The problem >> From the data below, repeat exactly the lines from the line with "class: Mammalia" to the line with "label granularity: sequence-level", both included.

Information given >>
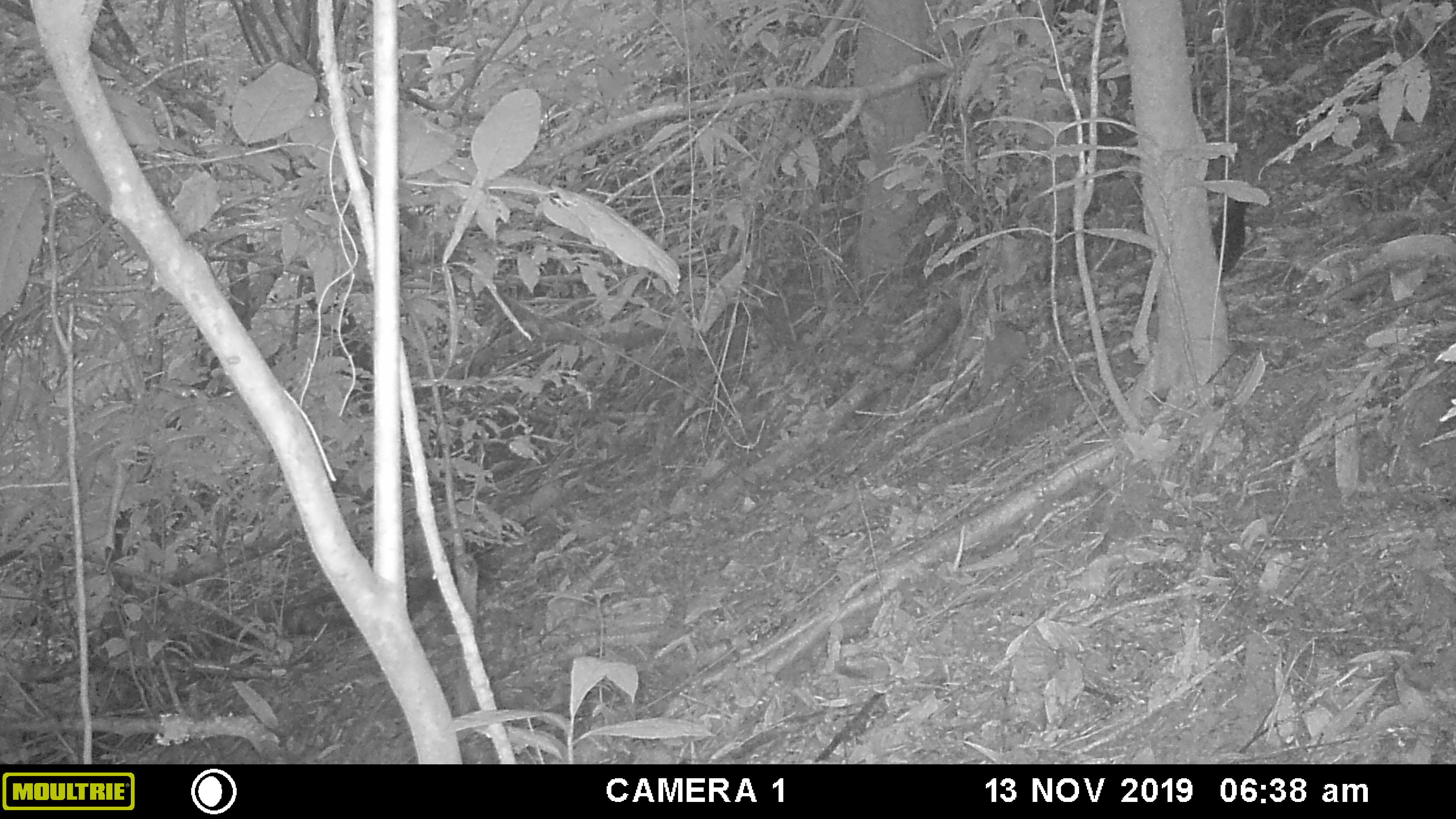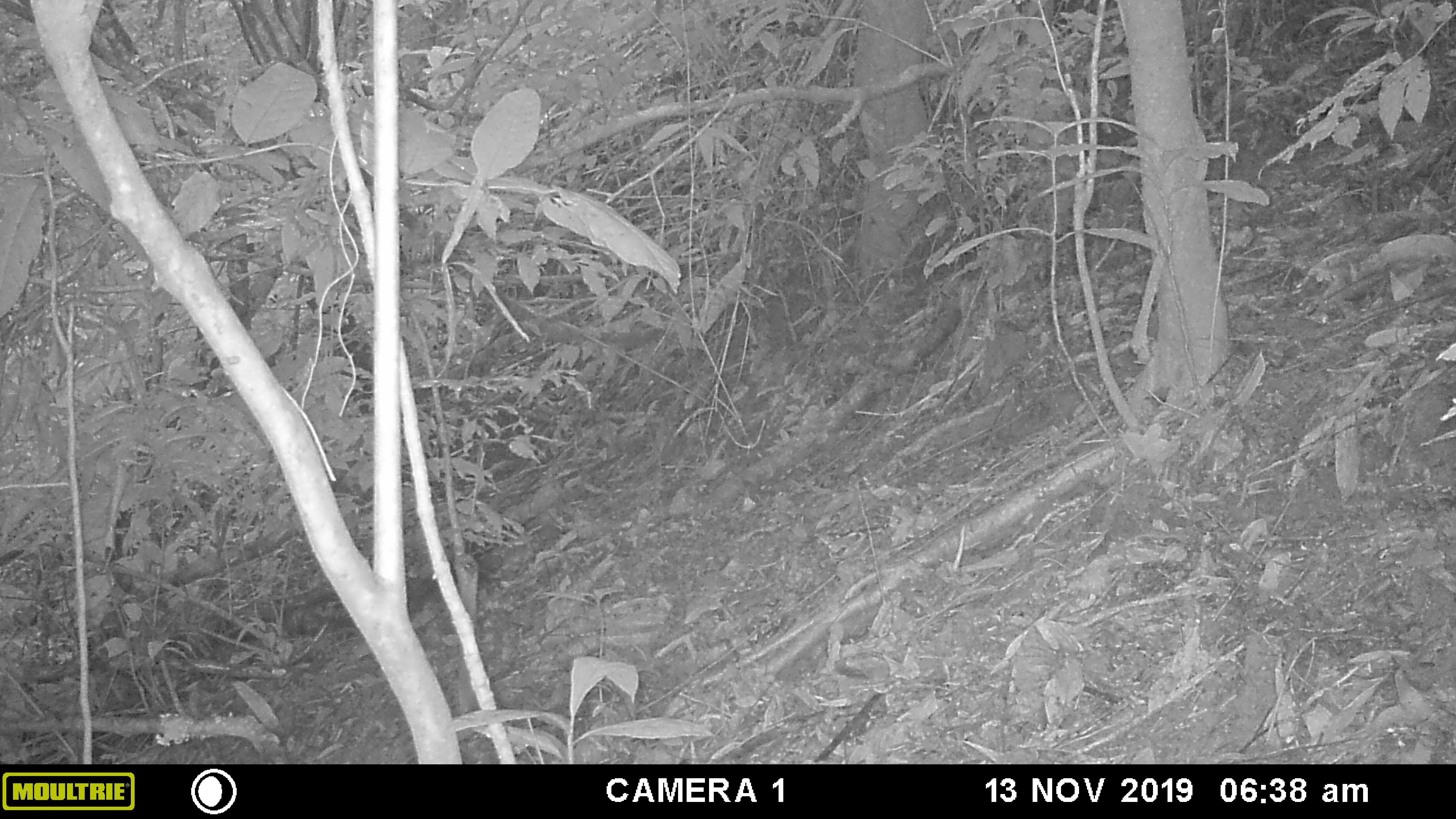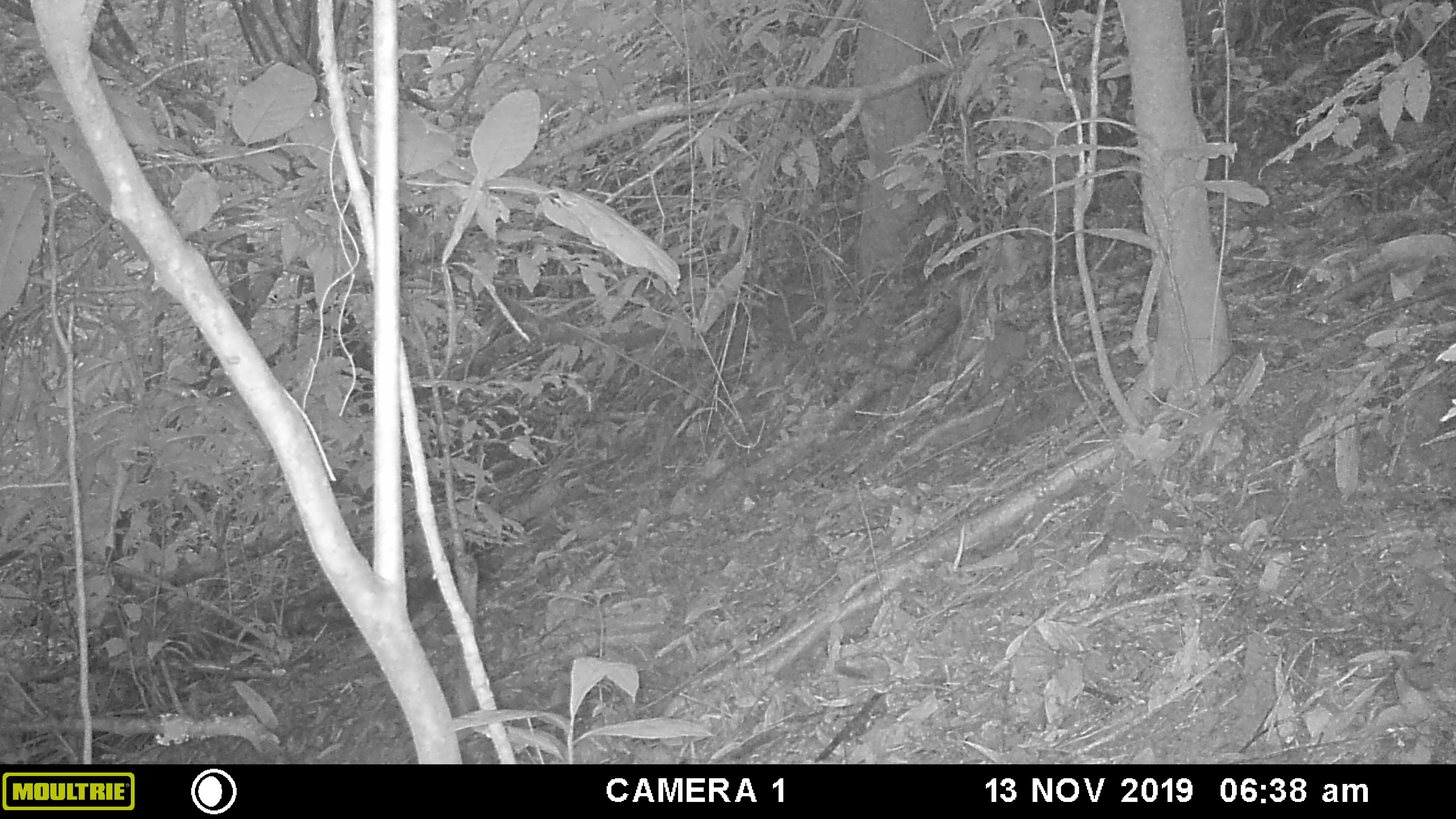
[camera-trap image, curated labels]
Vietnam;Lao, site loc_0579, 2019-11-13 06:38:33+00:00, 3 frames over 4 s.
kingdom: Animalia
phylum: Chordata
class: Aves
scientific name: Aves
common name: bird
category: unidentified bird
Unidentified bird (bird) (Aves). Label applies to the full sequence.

---

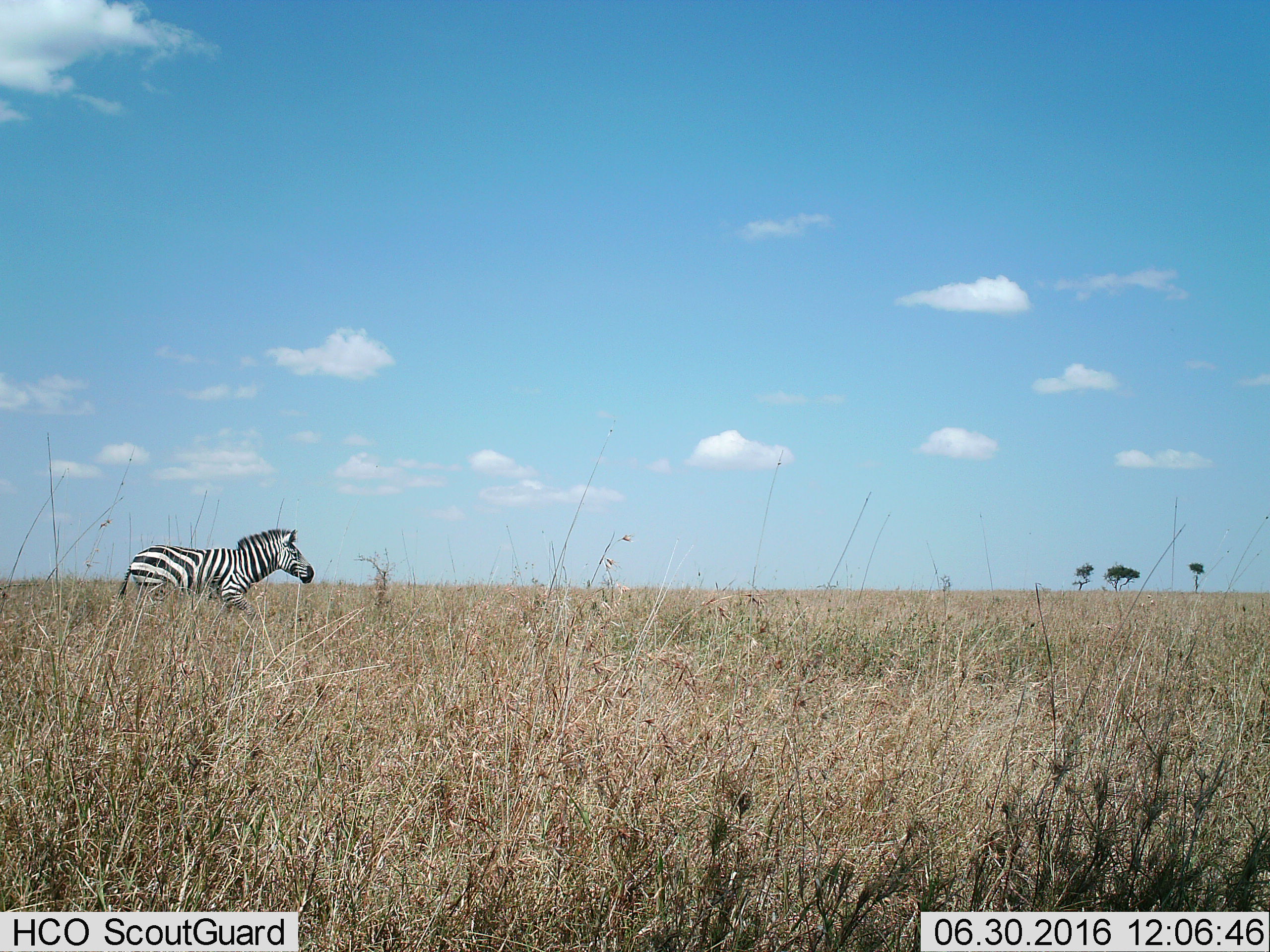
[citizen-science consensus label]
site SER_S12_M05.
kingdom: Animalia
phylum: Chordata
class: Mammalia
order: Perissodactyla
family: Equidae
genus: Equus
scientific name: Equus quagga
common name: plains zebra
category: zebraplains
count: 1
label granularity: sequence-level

--

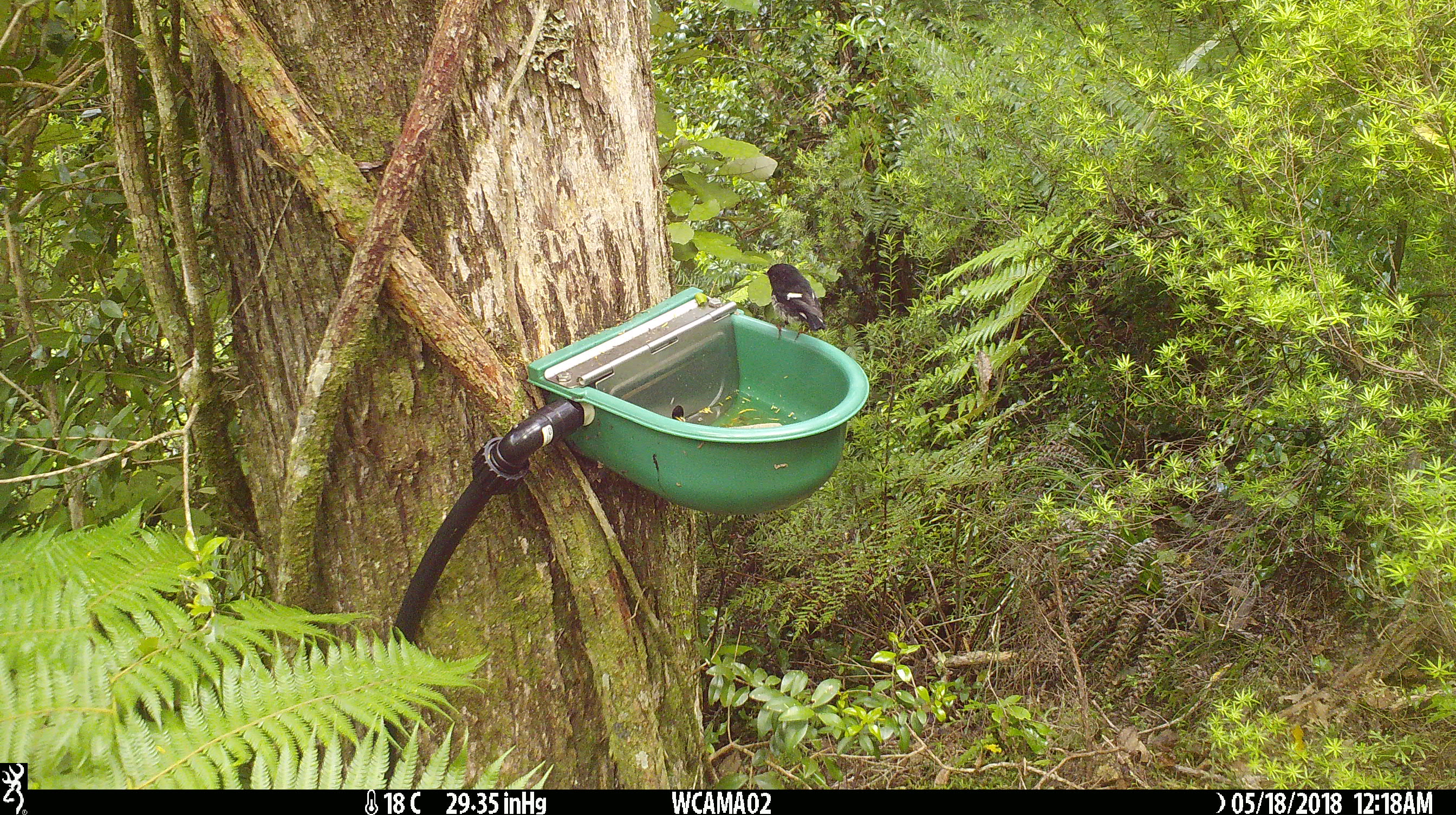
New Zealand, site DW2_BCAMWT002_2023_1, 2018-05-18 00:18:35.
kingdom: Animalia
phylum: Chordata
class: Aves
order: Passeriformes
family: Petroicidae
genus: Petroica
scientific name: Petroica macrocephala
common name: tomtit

Solution >>
class: Mammalia
order: Perissodactyla
family: Equidae
genus: Equus
scientific name: Equus quagga
common name: plains zebra
category: zebraplains
count: 1
label granularity: sequence-level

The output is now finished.